RockMelt is essentially a beefed up Google Chrome with nice bells and whistles. It supports awesome functions like drag and drop sharing to Facebook friends which are on your left-side bar, making it easier to share with the people you care about. One the right-side bar, there are the sites that you subscribe to and show how many updates are unread and give you a pop up notification for each notification. If you prefer to not get pop ups notification for each subscription, you can easily change it. Take a look at the differences:
I want to bring up a few things that I noticed at first about RockMelt, I want to mention that I have only had this for a couple of days so it would be fair to do a follow up post later on.
Pro: One can easily drag and drop text, links, photos on Facebook friends. You can also share pages via Facebook and Twitter.
Con: Limited to Facebook and Twitter sharing.
Recommendations: Allow the user to pick and choose which networks to share to (Digg, Stumble Upon, WordPress, email etc…)
Pro: Organized and simple individual feeds from multiple sites that you subscribe to such as Twitter, Facebook, Blogs, Websites. Also, if you are viewing a page that has an available RSS feed to subscribe to, it will notify you and you can quickly add it to your right-side bar.
Con: None so far. However, I should note that the user should experiment to get a feel for how you are updated, updates can be come very cluttered.
Recommendations: Maybe allow for groups or lists
Pro: I use Google Chrome as my main browser so it was an easy switch. It is easy to share and effortless to customize who I wanted on my Facebook bar (left-side bar) and what subscriptions I wanted (right-side bar).
Con: I have noticed there are a few minor bugs with the browser. I have had a few lock-ups but not sure if it was the browser’s fault or me over-experimenting with the functionality. Again, minor and not constant. Many new things are not flawless, a few minor bugs are acceptable. They will probably be fixed soon.
Recommendations: New features to merge with tools to adapt to the constant change of the web, BUT, give the user the ability to turn on/off features or customize which ones to use.
Pro: If you are a blogger, social media guru, journalist, or any profession in communication, this is very useful.
Con: If you are a student, this is very distracting, but you should have the maturity to avoid the distractions or turn them off if you are trying to type a 10,000 word thesis…
Recommendations: A practical browser is always a simple one.
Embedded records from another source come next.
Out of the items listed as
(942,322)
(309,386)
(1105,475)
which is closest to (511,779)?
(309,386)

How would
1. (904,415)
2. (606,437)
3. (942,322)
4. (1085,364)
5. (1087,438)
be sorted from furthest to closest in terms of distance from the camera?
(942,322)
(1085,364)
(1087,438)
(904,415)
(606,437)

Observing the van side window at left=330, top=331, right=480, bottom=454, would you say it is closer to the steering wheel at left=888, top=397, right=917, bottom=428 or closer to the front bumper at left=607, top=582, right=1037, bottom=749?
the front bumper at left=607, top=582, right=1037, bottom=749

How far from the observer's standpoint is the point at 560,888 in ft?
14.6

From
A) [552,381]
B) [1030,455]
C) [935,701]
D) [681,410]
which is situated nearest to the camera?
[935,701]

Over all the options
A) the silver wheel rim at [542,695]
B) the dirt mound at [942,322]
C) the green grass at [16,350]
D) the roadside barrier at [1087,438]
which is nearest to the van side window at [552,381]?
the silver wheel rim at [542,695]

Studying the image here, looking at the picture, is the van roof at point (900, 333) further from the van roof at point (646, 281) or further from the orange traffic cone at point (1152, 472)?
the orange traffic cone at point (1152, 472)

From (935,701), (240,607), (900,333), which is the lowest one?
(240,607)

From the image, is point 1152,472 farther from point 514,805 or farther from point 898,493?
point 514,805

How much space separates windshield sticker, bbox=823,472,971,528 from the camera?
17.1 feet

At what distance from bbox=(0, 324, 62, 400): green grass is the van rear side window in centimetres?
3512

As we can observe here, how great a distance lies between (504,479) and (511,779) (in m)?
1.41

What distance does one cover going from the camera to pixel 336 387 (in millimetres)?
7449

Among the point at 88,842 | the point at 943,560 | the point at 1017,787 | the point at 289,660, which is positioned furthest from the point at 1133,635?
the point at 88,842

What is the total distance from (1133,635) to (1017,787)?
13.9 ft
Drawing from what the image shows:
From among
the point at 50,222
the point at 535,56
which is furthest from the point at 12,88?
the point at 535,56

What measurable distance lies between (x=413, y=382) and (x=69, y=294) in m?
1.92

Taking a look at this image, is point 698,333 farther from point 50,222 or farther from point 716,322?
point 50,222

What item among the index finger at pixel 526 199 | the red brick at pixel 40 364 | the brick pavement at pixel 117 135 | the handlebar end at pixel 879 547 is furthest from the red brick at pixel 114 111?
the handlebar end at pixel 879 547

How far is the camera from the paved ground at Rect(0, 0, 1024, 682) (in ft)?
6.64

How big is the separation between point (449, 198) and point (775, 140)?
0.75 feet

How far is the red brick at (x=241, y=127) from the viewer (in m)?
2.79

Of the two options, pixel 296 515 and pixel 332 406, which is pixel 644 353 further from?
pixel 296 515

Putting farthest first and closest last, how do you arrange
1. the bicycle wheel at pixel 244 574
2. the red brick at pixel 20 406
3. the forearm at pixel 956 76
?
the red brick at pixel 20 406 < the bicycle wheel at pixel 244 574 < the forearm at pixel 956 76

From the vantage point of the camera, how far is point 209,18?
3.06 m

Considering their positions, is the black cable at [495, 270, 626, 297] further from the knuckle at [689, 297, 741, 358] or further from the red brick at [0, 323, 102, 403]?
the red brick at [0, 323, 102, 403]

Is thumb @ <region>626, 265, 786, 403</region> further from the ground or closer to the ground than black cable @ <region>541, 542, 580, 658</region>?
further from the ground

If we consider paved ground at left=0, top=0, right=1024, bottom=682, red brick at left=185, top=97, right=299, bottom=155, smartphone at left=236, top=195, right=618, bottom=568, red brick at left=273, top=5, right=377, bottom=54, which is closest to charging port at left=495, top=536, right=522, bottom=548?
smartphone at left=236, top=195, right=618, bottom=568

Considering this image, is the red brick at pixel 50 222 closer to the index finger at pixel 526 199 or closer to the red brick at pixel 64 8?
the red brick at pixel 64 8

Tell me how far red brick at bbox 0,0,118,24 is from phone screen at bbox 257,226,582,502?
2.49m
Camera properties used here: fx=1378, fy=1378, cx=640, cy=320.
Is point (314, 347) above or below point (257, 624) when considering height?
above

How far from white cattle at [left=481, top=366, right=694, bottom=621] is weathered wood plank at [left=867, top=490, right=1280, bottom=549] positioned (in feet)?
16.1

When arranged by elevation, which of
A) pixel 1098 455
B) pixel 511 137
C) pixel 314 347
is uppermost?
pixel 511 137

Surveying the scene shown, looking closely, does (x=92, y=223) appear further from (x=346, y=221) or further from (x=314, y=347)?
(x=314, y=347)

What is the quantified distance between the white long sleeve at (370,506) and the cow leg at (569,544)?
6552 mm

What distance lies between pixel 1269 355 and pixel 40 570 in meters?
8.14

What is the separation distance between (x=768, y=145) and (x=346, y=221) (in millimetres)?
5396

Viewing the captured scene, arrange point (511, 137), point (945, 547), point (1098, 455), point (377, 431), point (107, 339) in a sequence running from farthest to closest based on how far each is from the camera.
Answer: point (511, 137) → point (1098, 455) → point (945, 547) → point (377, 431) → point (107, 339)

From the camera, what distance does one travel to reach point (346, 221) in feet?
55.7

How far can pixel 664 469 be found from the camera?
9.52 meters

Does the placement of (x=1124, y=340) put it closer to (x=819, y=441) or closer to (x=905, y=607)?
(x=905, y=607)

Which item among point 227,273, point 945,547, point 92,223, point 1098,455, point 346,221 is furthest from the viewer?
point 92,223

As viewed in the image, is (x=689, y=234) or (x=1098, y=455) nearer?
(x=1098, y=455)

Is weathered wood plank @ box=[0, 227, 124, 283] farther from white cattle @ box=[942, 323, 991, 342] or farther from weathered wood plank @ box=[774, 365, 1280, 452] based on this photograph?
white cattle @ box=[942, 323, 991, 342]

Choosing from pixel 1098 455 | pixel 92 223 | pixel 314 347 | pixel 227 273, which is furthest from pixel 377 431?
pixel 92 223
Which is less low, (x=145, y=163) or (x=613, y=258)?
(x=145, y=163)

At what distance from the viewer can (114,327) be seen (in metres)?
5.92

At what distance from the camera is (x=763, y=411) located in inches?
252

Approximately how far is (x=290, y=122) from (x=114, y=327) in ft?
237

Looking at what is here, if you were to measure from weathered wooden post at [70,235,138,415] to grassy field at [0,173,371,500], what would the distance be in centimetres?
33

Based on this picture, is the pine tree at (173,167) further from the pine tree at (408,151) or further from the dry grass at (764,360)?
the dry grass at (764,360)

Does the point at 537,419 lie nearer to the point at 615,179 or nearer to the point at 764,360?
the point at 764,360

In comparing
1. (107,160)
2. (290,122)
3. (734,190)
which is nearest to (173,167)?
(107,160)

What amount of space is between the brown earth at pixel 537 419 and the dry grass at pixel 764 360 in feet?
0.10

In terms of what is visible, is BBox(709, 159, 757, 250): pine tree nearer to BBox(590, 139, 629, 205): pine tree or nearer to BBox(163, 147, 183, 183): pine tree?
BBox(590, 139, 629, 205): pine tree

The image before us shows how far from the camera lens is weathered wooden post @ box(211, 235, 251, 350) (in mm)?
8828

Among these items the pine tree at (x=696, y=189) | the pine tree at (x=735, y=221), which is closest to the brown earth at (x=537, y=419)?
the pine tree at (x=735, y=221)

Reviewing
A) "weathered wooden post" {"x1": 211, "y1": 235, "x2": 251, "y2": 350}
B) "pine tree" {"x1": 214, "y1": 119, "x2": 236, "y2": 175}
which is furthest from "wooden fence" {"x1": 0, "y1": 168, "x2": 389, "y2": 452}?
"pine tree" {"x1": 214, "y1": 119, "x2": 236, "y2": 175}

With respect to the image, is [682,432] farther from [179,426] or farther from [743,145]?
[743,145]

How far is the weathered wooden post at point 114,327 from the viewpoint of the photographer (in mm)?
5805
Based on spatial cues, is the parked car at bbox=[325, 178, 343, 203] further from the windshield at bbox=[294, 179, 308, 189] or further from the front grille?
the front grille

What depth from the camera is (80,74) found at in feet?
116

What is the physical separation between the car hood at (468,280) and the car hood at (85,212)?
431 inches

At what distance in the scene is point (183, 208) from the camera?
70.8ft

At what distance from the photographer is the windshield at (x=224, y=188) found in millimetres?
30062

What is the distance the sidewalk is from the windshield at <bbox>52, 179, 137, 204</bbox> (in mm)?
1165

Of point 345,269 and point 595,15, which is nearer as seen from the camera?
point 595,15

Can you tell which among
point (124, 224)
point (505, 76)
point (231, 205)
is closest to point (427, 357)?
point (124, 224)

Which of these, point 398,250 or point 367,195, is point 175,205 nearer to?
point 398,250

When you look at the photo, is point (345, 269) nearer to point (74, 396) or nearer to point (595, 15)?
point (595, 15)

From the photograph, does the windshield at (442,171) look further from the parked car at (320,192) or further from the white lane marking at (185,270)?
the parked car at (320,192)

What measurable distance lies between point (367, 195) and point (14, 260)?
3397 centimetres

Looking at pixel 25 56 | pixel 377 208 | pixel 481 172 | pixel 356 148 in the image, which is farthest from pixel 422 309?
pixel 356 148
I recommended above with new features, but make sure they don’t clout the browser, unless you want to change your position on the “browser”.
RockMelt is in a good direction. With the development of the Semantic web, RockMelt saw this great opportunity and approached it beautifully. The next steps will be to keep up with the developments in technology. I have not looked at other browsers such as Flock or Fizzik, so I can not say which is better. What I can tell you is, the one that sets trend changes will be the best. Much like Clay Shirky said about “when we change the way we communicate, we change society”, if we change the way we surf the web, we change how we interact.